Durante el acto, un representante de cada una de las cien parroquias de la Arquidiócesis pasó frente al Cardenal para que fuese bendecido en nombre de todos los misioneros que pertenecen a dichas parroquias.
La labor evangelizadora iniciará el próximo 15 de enero y según el mismo monseñor Montenegro, se espera que para esa fecha, los misioneros involucrados en esta tarea sean alrededor de 24 mil.
MISA DEL ENVIO
Ayer el cardenal Miguel Obando Bravo, Arzobispo de Managua, oficializó el Año Misionero con la celebración de la Misa del Envío, a las 11 de la mañana, donde el prelado impuso la cruz a un representante de cada parroquia, y en ese mismo momento el resto de misioneros se impusieron su propia cruz, “en un gesto público del Envío,” explicó monseñor Bismark Carballo.

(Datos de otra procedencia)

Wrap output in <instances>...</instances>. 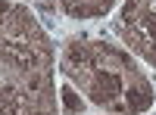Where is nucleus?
I'll return each instance as SVG.
<instances>
[{"label":"nucleus","instance_id":"1","mask_svg":"<svg viewBox=\"0 0 156 115\" xmlns=\"http://www.w3.org/2000/svg\"><path fill=\"white\" fill-rule=\"evenodd\" d=\"M147 106H150V93L147 90H128V109L140 112V109H147Z\"/></svg>","mask_w":156,"mask_h":115},{"label":"nucleus","instance_id":"2","mask_svg":"<svg viewBox=\"0 0 156 115\" xmlns=\"http://www.w3.org/2000/svg\"><path fill=\"white\" fill-rule=\"evenodd\" d=\"M62 100H66V106H69L72 112H75V109H81V100H78L72 90H62Z\"/></svg>","mask_w":156,"mask_h":115}]
</instances>
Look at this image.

Uno de los propósitos de la misión, dijo monseñor Carballo, es levantar las banderas de la solidaridad y la caridad que una vez fueron propias de la Iglesia. Monseñor refirió que una de las constantes en las encuestas es que la gente deja la Iglesia Católica porque no encuentra cariño y solidaridad, “pero ahora daremos catequesis con temas a profundidad, para que el católico sepa dar razón de su fe”, explicó.
De cara a la misión, Carazo tendrá la presencia de monseñor Jorge Solórzano el 14 de diciembre en la comunidad rural El Güabillo, para hacer el “Envío de la misión de los campesinos de la zona. Para el 22 de diciembre el Cardenal llegará a Güisquiliapa para reafirmar el Envío que ha hecho en Managua y se aprovechará para la bendición del nuevo templo de Güisquiliapa”.